Dae Woo Kim, MD, Jin
Deok Joo, MD
Department of Anesthesiology, College of Medicine, The Catholic University of Korea, Seoul, Korea
Background and Goal of Study: Although mild intraoperative hypothermia is common and prolonged duration of postanesthetic recovery, the effects of mild hypothermia on anesthetic drug pharmacology are not well known. The purpose of the present study was to evaluated the effects of core normothermia and mild hypothermia on recovery profile whether mild intraoperative hypothermia prolongs the duration of postanesthetic recovery. In addition, we compared the BIS50 (the value of 50 on Bispectral index monitor) of effect site concentrations(CE) or expired tidal concentrations(CET) on normothermia and hypothermia during propofol or isoflurane anesthesia, respectively.
Materials and Methods: Sixty unpremedicated patients were scheduled to undergo endoscopic sinus surgery.
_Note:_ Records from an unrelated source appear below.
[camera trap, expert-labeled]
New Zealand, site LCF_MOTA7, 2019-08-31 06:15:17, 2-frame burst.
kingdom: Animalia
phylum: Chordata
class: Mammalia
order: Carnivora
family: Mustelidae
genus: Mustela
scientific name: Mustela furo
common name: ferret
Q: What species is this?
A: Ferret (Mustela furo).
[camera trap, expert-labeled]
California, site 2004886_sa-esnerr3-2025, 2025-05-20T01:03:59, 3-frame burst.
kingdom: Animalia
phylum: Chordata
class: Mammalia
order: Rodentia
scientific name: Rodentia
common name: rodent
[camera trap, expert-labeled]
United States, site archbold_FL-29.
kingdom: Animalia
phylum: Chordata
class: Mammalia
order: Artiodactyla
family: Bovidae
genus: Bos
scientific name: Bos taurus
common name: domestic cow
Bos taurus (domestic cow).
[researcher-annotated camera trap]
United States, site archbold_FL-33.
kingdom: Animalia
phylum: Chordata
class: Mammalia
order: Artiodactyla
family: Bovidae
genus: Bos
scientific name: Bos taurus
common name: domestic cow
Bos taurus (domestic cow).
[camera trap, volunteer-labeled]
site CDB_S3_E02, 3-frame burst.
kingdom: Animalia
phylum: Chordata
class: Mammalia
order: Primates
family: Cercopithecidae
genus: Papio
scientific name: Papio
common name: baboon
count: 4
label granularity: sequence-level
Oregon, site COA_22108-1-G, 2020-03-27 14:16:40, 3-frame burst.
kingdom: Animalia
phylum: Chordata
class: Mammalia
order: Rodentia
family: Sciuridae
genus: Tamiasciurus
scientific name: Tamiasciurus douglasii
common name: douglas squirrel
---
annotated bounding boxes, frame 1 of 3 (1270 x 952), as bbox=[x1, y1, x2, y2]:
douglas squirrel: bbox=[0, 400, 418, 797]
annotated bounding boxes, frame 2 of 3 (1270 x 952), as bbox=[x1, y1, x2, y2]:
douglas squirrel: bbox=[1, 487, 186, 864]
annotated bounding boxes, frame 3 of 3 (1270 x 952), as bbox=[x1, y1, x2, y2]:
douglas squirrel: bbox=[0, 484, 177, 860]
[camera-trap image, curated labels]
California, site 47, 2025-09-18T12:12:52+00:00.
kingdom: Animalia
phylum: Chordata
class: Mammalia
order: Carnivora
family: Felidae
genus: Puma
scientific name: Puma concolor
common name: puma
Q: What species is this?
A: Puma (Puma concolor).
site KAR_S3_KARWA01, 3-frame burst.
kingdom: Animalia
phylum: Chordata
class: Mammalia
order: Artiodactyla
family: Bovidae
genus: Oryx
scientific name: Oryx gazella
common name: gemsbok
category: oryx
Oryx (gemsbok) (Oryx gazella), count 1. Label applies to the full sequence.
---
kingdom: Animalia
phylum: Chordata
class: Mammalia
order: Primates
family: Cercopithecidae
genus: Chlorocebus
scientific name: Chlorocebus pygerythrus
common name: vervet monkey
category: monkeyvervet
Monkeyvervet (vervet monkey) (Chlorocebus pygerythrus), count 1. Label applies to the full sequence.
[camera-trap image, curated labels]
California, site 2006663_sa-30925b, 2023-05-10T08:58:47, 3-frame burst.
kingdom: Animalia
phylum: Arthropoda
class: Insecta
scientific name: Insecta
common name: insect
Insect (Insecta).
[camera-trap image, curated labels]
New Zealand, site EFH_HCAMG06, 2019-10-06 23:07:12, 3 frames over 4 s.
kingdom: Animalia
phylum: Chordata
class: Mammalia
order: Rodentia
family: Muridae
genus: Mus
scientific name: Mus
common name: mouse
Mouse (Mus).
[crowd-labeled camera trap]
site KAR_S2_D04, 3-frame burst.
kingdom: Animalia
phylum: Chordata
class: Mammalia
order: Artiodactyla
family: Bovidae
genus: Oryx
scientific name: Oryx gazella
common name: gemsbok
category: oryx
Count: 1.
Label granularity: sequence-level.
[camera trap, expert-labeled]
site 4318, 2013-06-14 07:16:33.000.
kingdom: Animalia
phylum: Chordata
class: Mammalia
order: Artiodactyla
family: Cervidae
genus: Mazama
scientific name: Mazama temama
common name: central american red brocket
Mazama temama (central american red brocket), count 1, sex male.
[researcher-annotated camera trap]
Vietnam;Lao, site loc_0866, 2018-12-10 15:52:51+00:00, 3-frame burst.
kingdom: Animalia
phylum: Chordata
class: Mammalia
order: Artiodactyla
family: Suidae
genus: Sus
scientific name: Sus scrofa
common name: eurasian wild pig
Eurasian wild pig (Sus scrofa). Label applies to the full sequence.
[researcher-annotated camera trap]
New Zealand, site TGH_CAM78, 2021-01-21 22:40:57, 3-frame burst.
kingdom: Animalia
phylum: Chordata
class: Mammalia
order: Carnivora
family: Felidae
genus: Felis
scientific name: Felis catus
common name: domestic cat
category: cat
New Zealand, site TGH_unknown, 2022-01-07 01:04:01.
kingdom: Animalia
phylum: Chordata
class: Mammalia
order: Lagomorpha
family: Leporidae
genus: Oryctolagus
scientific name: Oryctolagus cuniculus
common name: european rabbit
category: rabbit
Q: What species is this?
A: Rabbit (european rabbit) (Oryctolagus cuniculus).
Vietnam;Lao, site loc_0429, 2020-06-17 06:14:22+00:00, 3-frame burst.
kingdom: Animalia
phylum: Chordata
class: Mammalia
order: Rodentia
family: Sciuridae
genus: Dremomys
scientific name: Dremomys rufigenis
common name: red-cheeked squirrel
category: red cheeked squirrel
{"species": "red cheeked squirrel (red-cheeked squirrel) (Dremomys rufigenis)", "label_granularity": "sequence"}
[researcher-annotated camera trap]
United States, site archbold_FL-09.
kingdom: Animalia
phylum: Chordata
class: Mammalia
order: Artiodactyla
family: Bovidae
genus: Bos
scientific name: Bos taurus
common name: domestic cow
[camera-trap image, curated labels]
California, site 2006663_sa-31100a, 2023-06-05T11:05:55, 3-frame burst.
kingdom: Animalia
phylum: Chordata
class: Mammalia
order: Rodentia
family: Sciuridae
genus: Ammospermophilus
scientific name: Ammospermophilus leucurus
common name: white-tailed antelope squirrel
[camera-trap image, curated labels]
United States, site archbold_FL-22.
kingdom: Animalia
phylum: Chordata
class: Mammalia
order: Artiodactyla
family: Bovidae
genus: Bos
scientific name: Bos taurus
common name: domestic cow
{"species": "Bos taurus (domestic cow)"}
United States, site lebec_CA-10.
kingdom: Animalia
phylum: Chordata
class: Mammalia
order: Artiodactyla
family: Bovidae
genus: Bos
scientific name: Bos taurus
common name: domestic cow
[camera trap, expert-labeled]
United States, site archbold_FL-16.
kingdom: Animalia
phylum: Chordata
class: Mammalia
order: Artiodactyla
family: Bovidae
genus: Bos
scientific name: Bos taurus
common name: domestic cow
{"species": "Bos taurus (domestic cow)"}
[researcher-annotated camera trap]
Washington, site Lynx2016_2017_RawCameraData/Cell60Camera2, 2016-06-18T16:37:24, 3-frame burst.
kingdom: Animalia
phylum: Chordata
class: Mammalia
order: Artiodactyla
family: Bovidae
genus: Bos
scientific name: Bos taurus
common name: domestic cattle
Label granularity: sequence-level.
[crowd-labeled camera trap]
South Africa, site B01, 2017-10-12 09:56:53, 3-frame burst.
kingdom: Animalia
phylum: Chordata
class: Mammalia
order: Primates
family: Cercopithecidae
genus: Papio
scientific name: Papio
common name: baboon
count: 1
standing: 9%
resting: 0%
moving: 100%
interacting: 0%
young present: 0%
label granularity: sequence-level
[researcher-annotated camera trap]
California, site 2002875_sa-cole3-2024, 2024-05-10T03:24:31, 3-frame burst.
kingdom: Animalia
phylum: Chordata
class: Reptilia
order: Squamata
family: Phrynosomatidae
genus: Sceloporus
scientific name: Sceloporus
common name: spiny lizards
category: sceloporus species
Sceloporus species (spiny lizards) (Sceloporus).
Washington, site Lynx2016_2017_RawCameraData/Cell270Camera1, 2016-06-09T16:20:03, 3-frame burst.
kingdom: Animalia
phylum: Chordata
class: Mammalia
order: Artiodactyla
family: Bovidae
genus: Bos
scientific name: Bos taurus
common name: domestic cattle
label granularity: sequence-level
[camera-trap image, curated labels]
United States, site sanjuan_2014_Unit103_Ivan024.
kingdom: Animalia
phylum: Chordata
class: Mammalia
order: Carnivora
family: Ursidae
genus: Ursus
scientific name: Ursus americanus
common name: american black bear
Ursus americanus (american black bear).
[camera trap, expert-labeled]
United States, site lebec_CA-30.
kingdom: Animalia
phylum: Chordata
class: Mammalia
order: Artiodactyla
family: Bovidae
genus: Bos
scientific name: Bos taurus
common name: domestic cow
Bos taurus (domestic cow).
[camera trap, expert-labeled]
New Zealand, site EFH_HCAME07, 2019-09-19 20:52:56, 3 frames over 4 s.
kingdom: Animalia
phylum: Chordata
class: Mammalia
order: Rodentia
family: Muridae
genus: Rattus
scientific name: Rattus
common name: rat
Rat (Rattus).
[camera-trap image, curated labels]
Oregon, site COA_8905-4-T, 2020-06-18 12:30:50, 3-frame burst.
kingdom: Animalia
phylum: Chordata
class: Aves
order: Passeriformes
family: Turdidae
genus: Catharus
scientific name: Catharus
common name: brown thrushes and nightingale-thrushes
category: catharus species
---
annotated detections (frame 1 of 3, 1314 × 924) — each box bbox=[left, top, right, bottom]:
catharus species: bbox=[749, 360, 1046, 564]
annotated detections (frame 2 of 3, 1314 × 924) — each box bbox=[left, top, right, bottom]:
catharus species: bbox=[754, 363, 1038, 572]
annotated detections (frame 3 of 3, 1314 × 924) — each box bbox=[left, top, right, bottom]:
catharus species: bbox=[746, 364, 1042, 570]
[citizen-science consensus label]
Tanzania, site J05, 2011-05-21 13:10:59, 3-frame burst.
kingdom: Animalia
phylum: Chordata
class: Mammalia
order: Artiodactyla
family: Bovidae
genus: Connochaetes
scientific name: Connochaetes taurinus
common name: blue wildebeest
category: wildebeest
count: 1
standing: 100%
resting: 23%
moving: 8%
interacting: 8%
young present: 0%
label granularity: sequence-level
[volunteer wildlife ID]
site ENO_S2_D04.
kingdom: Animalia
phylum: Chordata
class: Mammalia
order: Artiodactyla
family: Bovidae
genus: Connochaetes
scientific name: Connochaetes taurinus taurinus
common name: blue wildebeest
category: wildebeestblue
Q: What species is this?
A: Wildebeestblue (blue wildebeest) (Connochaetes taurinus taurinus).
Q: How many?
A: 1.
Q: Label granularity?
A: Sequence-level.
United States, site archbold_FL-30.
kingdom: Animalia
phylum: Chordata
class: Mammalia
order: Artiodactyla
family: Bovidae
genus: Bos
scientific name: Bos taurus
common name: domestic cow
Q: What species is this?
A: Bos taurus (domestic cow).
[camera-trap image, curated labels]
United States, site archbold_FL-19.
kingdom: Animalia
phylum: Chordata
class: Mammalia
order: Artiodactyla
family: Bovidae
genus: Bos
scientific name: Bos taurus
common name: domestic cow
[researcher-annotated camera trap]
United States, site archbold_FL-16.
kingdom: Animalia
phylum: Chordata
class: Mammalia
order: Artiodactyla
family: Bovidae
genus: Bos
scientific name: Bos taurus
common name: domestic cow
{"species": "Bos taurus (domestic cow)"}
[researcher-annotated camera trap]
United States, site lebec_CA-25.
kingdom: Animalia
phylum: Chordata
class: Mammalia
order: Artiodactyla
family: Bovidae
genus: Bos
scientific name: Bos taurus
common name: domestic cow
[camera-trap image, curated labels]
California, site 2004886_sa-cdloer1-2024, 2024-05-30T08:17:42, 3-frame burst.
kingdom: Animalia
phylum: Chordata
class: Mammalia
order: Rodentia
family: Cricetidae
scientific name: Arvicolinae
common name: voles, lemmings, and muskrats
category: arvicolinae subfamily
Patients were randomized to four groups as follows: Group 1 (n=15) received propofol anesthesia with normothermia, Group 2 (n=15) received propofol anesthesia with mild hypothermia, Group 3 (n=15) received isoflurane anesthesia with normothermia, Group 4 (n=15) received isoflurane anesthesia with mild hypothermia. In cases of propofol anesthesia, first of all, fentanyl target controlled infusion(TCI) started with a target concentration(CT) 1 ng/ml using a Stelpump (J. F. Coetzee, University of Stellenbosch, South Africa) and propofol infusion was started at a CT 6 mg/ml using a Diprifusorä (Master TCI, Fresenius Vial S.A., Brezins, France) with flash mode. Anesthesia was maintained with propofol CT 4 mg/ml supplemented with fentanyl CT 1 ng/ml and 50% nitrous oxide in oxygen, however, the target concentration of propofol could be adjustable in order to set BIS 40-60. Meanwhile, in cases of isoflurane anesthesia, which were consisting of thiopental 3-5 mg/kg intravenously for induction and isoflurane 0.6-1 vol% and nitrous oxide 50% in oxygen for maintenance of anesthesia. The time of eye opening and orientation (giving name and date of birth) of each patient was assessed and recorded the BIS50 of CE or CET during propofol or isoflurane anesthesia, respectively. In the mild hypothermia group, body temperature was allowed to decrease during surgery and recovery, and no measures were taken to maintain normothermia. In contrast, patients in the normothermia group had their core and skin temperatures maintained at preoperative levels throughout the perioperative period. This was achieved by active warming of the intravenous fluids at 37℃ with a blood warmer, application of a Bair Hugger forced-air warmer (Model 505, Augustine Medical, Inc., Eden Prairie, MN), and airway humidification circuit.
Results: See Fig.1 and 2
Conclusions: In contrast to isoflurane anesthesia, mild hypothermia was
associated with increased effect site concentrations for the BIS50
and more drug requirements in propofol anesthesia, even though recovery time
were similar in all cases of both anesthesia.

Figure 1. Changes of core (distal esophageal) and skin temperatures on normothermia and mild hypothermia
during anesthesia. * : P<0.05 compared to intubation.

Figure 2. Mild hypothermia
was associated with increased effect site concentrations (CE) for
the BIS50 in propofol anesthesia, while, it was associated with
decreased expired tidal concentrations (CET) for the BIS50
in isoflurane anesthesia. * : P<0.05 vs normothermia.